Notable Quotables - 01/29/1996
Hillary's Tough Media Scrutiny
"You also quote a letter in [It Takes a Village] that Nelson Mandela wrote to one of his daughters while he was in prison, and I'm paraphrasing a bit, but he wrote that there is no personal misfortune that one cannot turn into a personal triumph if one has the iron will and the necessary skills. You clearly have an iron will, you clearly are skilled. How are you going to turn this personal misfortune into a personal triumph?"
"You think government
should do a lot more than it's doing in terms of making children
a priority, doing things for kids. We're clearly living in an
age where people are anti-government. How do you get across the
message that we all need to see everybody's kids as our own, we
need to have more programs, the government needs to be more
involved?"
- Questions to Hillary Rodham Clinton from
Today substitute co-host Maria Shriver (who called the book
"really terrific" and "terrific"), January
16.
"I think it's been a pretty
good week for Mrs. Clinton. I think that a lot of people even
listening to the program so much today keep saying `What's the
crime? What did she do so wrong?' It's a little bit like the
budget. Mr. Clinton's protecting us and everybody is against
him. I think there is beginning to be the feeling of she's being
harassed too much."
- Barbara Walters on This Week with
David Brinkley, January 14.
Forbes Annoys the Media
"Well it helps to know this
about a flat tax. It's a very radical notion and it's not nearly
so simple as it sounds and politicians are very careful not to
put all the ramifications on the table. But here are some of the
basics....It is supposed to encourage savings and investment
because profits would be tax free. But will plumbers be hurt
more than plutocrats?....Certainly the rich would do better than
the middle class....Here is something else that worries almost
everyone. You see no Western country has ever tried to make such
a seismic shift. How big will a flat tax need to be to raise the
money which the government needs to run the country?"
-
ABC News anchor Peter Jennings on the January 15 World News
Tonight.
"Steve, isn't this a souped-up
version of the same kind of trickle-down Reaganomics that we saw
through already? Lower taxes were supposed to spur growth.
Instead we got record deficits."
- Bryant Gumbel to
Republican presidential candidate Steve Forbes, January 18 Today.
"[Forbes] paints a vision
of wealthy investors shifting their money out of T-bills and
into new factories and investments. It may not have worked that
way in the 1980s, when top tax rates were slashed and the
deficit soared, but that's the reason supply-siders are often
described as optimists."
- Time Washington Bureau Chief
Dan Goodgame, January 29 issue.
"You may recall that Ronald
Reagan, on whom Forbes models himself, said his tax cuts would
balance the budget. Instead, they helped add trillions to the
national debt."
- Newsweek reporters Howard Fineman and
Mark Hosenball, January 29 issue.
Freshmen: Insane, Naive, Extreme, Mean
"The freshmen are the ones
who are seen as the obstacles to sane government."
- Newsweek's Eleanor Clift on The McLaughlin Group, December 30.
"More than half the GOP
freshmen have never held elective office before, and critics say
their newness to government makes them naive and extreme."
- NBC News reporter Joe Johns, January 2 Today.

Supplied material ::
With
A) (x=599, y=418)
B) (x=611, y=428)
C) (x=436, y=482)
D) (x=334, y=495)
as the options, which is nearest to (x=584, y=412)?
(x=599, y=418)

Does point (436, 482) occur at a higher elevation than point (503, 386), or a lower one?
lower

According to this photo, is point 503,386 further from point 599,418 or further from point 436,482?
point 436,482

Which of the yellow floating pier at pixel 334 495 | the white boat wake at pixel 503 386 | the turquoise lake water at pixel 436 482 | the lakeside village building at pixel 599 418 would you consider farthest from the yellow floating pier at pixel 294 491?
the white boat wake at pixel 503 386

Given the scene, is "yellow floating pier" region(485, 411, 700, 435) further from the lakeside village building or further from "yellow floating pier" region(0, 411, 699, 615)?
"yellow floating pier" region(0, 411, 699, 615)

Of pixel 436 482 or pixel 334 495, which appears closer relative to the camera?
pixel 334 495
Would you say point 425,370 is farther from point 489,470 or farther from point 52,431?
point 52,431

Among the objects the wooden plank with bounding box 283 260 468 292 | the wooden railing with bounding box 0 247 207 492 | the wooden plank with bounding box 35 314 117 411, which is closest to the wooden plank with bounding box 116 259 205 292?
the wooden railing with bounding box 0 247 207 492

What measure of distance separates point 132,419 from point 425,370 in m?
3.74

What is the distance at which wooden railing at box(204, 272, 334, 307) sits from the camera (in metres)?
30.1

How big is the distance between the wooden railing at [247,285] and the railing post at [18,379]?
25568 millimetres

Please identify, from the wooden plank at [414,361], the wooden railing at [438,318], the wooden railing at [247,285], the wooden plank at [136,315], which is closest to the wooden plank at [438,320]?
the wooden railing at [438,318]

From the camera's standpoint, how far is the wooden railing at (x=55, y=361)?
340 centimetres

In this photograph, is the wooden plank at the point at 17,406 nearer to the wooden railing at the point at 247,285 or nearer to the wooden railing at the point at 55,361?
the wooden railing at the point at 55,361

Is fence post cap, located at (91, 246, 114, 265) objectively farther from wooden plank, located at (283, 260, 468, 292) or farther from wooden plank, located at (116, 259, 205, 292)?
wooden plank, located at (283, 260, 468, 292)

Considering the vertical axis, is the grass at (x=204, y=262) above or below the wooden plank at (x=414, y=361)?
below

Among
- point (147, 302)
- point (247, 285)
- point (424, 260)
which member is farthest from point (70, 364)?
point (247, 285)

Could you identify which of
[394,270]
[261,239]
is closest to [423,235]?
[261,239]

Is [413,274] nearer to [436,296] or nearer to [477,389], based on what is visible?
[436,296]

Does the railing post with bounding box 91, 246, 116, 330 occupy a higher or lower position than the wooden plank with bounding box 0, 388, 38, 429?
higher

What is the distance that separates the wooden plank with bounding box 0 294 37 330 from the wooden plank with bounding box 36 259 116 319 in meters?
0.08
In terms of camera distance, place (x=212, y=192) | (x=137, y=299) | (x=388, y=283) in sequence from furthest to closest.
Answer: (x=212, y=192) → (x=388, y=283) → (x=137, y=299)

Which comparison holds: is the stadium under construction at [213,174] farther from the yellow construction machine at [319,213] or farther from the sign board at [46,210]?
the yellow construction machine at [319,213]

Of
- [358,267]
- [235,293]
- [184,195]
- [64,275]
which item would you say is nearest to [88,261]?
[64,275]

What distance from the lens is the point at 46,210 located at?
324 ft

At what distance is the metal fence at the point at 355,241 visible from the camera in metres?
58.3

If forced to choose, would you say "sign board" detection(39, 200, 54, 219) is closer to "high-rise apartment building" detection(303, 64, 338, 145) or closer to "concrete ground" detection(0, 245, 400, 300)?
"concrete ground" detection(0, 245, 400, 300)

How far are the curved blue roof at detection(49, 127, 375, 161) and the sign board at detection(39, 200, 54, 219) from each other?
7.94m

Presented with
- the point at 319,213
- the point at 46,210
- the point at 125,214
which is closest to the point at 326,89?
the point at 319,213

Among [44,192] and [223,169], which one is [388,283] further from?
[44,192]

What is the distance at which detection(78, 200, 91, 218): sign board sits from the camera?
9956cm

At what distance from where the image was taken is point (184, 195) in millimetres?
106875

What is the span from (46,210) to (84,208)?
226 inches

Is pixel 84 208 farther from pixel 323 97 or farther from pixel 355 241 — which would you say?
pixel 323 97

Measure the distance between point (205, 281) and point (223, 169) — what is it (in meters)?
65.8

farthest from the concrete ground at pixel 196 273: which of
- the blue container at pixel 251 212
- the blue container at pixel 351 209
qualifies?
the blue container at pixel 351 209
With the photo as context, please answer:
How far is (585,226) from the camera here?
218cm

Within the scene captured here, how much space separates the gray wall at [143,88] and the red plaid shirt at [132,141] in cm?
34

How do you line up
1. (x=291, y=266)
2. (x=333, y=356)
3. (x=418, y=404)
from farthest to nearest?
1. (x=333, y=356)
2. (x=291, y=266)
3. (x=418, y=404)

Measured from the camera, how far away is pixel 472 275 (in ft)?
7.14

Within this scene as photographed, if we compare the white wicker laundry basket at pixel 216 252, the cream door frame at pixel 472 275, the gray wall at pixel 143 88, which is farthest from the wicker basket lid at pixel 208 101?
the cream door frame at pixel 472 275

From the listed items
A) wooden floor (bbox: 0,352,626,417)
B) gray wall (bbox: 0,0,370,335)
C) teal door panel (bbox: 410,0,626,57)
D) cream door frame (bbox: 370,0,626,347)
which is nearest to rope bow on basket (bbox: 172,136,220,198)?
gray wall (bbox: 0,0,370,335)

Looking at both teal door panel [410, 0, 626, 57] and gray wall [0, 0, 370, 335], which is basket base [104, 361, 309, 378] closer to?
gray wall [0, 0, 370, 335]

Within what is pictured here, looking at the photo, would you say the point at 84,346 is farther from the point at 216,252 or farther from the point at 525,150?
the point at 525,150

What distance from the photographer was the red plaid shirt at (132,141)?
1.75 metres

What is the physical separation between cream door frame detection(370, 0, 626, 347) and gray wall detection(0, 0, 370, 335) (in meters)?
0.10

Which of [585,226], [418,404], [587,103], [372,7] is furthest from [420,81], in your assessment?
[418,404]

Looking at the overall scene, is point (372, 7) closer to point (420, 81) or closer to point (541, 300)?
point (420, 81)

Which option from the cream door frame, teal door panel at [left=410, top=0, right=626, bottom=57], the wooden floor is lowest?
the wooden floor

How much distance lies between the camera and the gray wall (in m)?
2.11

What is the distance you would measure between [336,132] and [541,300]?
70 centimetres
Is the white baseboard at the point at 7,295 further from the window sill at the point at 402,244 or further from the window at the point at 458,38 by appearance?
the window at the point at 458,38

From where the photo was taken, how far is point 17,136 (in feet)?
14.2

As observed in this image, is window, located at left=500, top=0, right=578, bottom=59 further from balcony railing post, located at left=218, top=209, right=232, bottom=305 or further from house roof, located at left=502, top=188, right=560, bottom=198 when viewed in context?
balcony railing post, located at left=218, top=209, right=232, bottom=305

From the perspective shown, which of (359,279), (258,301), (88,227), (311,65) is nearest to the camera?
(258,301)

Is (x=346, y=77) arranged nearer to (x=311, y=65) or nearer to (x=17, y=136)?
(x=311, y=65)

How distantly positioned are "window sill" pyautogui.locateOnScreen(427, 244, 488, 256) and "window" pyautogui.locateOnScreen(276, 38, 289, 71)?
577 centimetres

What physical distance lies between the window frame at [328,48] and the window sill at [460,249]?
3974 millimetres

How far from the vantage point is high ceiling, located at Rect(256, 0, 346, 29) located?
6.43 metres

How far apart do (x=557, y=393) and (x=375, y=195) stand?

To do ::
a) From the collection of media quotes, set down the part that opens with the words containing "- Time Washington" and closes with "Group, December 30.".
b) In the collection of media quotes, what share of the GOP freshmen does the NBC News reporter say had never held elective office before?
c) Carry on the collection of media quotes past its final entry.
The items have no connection to the collection of media quotes.

Responses per task ::
a)
- Time Washington Bureau Chief
Dan Goodgame, January 29 issue.
"You may recall that Ronald
Reagan, on whom Forbes models himself, said his tax cuts would
balance the budget. Instead, they helped add trillions to the
national debt."
- Newsweek reporters Howard Fineman and
Mark Hosenball, January 29 issue.
Freshmen: Insane, Naive, Extreme, Mean
"The freshmen are the ones
who are seen as the obstacles to sane government."
- Newsweek's Eleanor Clift on The McLaughlin Group, December 30.

b) More than half.

c)
"They don't know how people
live. How could men come, be born of a woman and be as mean as
some of those young Republicans are?"
- White House
reporter Sarah McClendon on The Late Late Show with Tom Snyder,
January 4.
Old Socialists Never Die, They Just Report for ABC
Boston Globe reporter John Koch:
"What's your view of the lack of universal health care in
this country?"
ABC reporter Dr. Timothy
Johnson: "Morally, it is outrageous that the wealthiest
country in the world cannot provide at least basic care for all
of its citizens, when so many other industrialized countries
have accomplished just that. Economically, it's outrageous,
because in fact we still do take care of people outside the
insurance or managed-care systems; but because we take care of
them at a later state, when they're sicker, we pay more, and
it's more difficult to effectively treat them. There is no
argument for anything but universal health care."
-
January 14 Boston Globe Magazine interview.
Time Should Control America's Thinking
"Time magazine, to use that
lingo, can be your intelligent agent. It can also help set the
agenda, so that we, in a time when everything is fractured, 500
channels, you know, hundreds of thousands of places to go on the
World Wide Web, what we do need in this country, and maybe in
this world, is common ground.... What I think Time magazine
should be looking for is the right tone, a set of core beliefs,
and set of core values, and I think that those are based on sort
of a sensible American common ground; an approach where we ask
certain basic values we all share like what's good for the kids?
You know, clean up after ourselves, certain faith in free minds
and free markets and a certain sense that, whatever the proposal
is, the most basic question we should ask is: yes, but does it
work?"
- New Time Managing Editor Walter Isaacson on the
PBS talk show Charlie Rose, January 9.
Perpetuating the Myth of "Cuts"
"In particular, these
executives said, Dole expressed unhappiness about the way the
networks have portrayed Republicans' efforts to cut spending on
Medicare and other federal programs."
- Washington Post
reporter Paul Farhi on a Dole meeting with telecommunications
executives, January 12.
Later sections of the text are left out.